Had dinner last night and sat at the very corner table in the large room and while our waitress as taking our order my glass of water fell off the table. It was not an accidental spills. The glass simply fell off of our table. We were all shocked. That is when the waitress told us about the tales of Brother Sebastian’s ghost. I don’t believe in ghosts but what happened was unexplainable and bizarre.
haha. ok.
In fact it is easily explainable. The condensation from your water glass collected at the base. This in turn broke the friction of the table surface with the bottom of the glass. At this point, the glass is essentially floating, though it is nearly impossible to detect with the naked eye. With the glass now floating, it takes only the slightest degree of angle of the table top for the glass to begin moving, and momentum takes over from there. Any form of vibration whatsoever would also cause the glass to move. Even allowing for the unlikely scenario that the table top was perfectly level, nearly every glass ever manufactured has some sort of a concave bottom surface. As the condensation pools around the base of the glass, it creates an air pocket underneath. Simple physics tell us that the air pocket will eventually need to escape, causing lift and propulsion in the process. Ghosts are fun to imagine and I truly wish they existed, but they simply do not.
Sorry but your physics model is flawed. Try again with consideration that not all condensation would pool into the bottom of the cup, nor would the air require a violent escape to overcome the pressure of the water beneath. Your typical 16 oz cup would have a concave bottom that would take up a third of it’s volume to produce those results, and that’s given the benefit of the doubt to the house purchasing really cheap, light cups.
And again in your model, as you stated that such glasses typically have imperfections, and as such would allow gaps for the air to disperse.
If you’re going to disprove something, atleast use the proper physics instead of embarassing the scholastic minded.

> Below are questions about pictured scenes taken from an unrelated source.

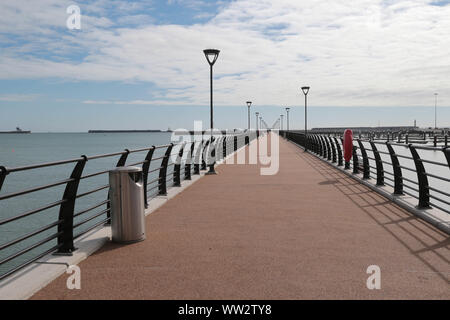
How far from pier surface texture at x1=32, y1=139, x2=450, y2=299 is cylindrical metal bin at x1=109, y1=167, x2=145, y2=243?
0.51 feet

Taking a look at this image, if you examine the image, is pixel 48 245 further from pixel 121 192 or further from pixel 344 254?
pixel 344 254

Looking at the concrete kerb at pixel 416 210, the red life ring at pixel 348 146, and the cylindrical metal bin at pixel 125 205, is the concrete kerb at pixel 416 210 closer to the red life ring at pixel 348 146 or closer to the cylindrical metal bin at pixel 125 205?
the red life ring at pixel 348 146

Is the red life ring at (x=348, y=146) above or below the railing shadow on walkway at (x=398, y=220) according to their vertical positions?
above

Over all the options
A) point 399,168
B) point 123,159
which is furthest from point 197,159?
point 123,159

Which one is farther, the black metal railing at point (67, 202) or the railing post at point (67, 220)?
the railing post at point (67, 220)

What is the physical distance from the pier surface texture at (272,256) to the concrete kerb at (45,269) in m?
0.09

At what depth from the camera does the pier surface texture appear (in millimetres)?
3895

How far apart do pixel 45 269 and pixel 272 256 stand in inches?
92.2

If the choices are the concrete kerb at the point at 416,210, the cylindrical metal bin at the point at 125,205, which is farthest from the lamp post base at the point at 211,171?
the cylindrical metal bin at the point at 125,205

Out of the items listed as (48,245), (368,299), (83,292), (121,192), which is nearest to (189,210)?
(121,192)

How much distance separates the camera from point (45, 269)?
4.40 metres

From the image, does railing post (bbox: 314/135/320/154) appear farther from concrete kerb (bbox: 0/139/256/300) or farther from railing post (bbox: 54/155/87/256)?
railing post (bbox: 54/155/87/256)

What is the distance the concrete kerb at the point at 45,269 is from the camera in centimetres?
382

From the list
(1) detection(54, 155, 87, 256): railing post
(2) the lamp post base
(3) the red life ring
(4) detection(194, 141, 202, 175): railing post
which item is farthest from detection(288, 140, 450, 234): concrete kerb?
(4) detection(194, 141, 202, 175): railing post
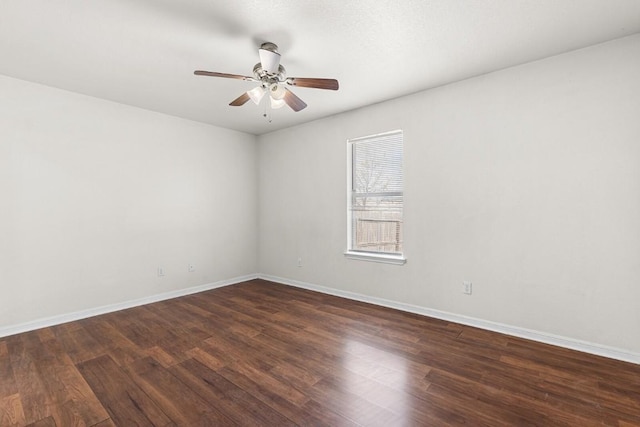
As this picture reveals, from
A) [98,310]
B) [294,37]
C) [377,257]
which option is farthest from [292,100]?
[98,310]

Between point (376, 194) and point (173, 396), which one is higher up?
point (376, 194)

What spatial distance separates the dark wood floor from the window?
98 centimetres

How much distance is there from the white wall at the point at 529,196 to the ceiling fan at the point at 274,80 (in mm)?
1525

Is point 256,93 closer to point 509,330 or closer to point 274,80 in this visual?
point 274,80

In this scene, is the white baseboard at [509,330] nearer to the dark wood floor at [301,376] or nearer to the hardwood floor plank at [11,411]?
the dark wood floor at [301,376]

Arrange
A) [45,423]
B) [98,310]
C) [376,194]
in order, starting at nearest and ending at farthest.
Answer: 1. [45,423]
2. [98,310]
3. [376,194]

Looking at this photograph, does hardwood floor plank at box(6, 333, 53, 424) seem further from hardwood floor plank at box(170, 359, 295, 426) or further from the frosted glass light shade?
the frosted glass light shade

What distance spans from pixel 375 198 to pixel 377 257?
0.79 metres

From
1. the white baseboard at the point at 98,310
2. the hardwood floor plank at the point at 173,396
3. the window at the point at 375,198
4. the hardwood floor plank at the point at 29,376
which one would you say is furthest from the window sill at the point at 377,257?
the hardwood floor plank at the point at 29,376

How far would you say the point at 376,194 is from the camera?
12.9 feet

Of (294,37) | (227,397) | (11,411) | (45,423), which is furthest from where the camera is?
(294,37)

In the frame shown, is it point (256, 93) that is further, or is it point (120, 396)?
point (256, 93)

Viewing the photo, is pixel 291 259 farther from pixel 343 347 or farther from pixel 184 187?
pixel 343 347

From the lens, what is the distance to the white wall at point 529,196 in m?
2.37
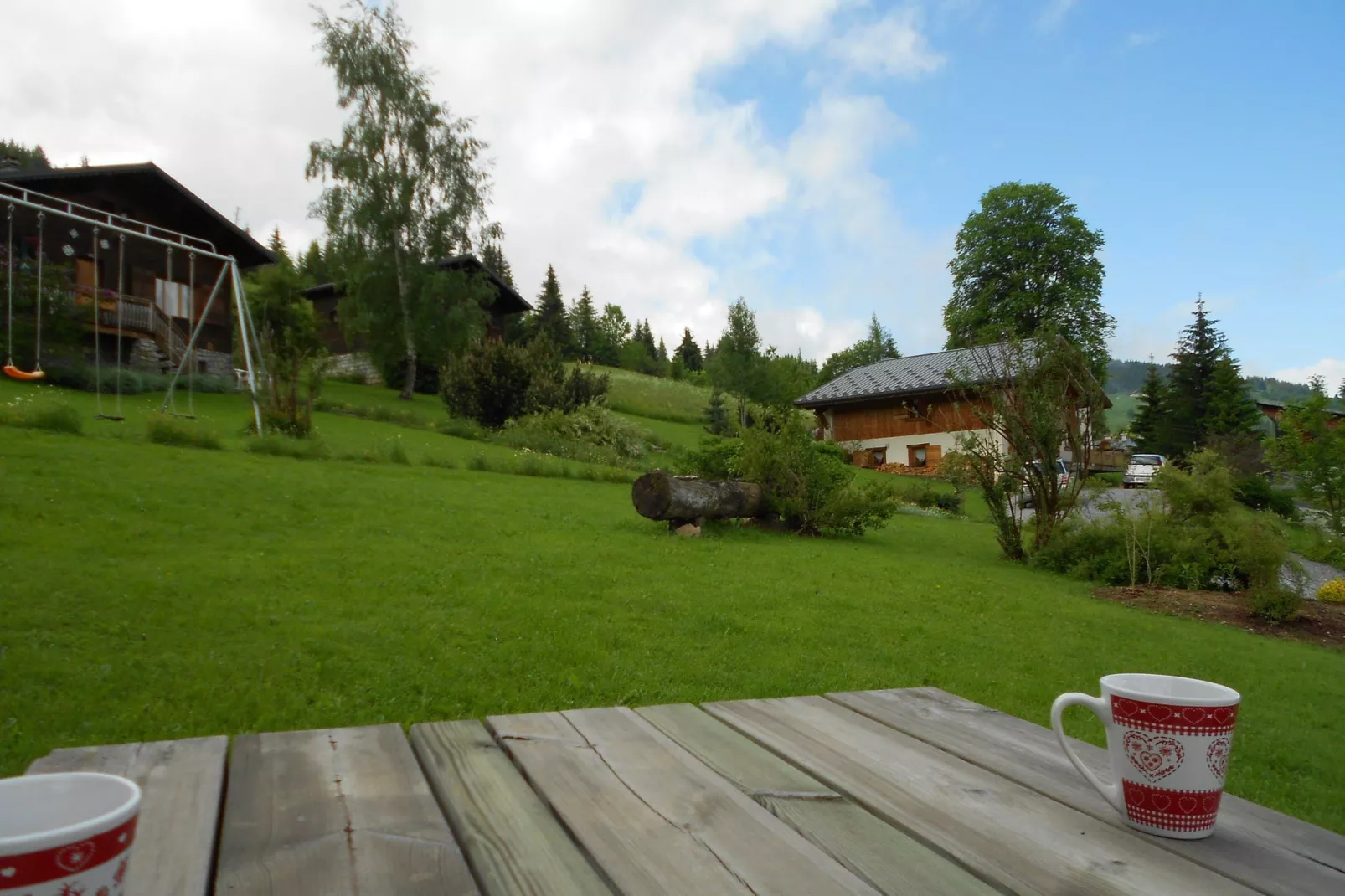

they have tablecloths there. snatchy your idea is FALSE
Snatchy, do be wary of what you wish for, as you probably WILL get your wish. And remember my post here when it does, as I’m telling you now that it will happen when you absolutely least expect it. I gather from your short post that you are a man who is pragmatic, sensible and assured of himself…..all fine qualities in my book. When your ghost sighting happens, you’re the type of gentleman that will be severely affected by it….as “it simply will not compute” with your world view. Buckle up, my friend. If I could, I’d bet serious dollars that your day will come! It may be years, decades or more down the road….but it’s going to happen to you. IF you wish to accelerate this to happen as soon as possible…what truly works in many cases would be for you to “egg on” the spirits. You can do this by actually making loud statements in purportedly haunted establishments that “ghosts are not real….ghosts do not exist…it’s all in people’s feeble little minds” etc. etc. I’m serious about this….do it if you dare! Best of luck, my friend. Joel in az.
French fries let me introduce you to Happy Meal! LOL!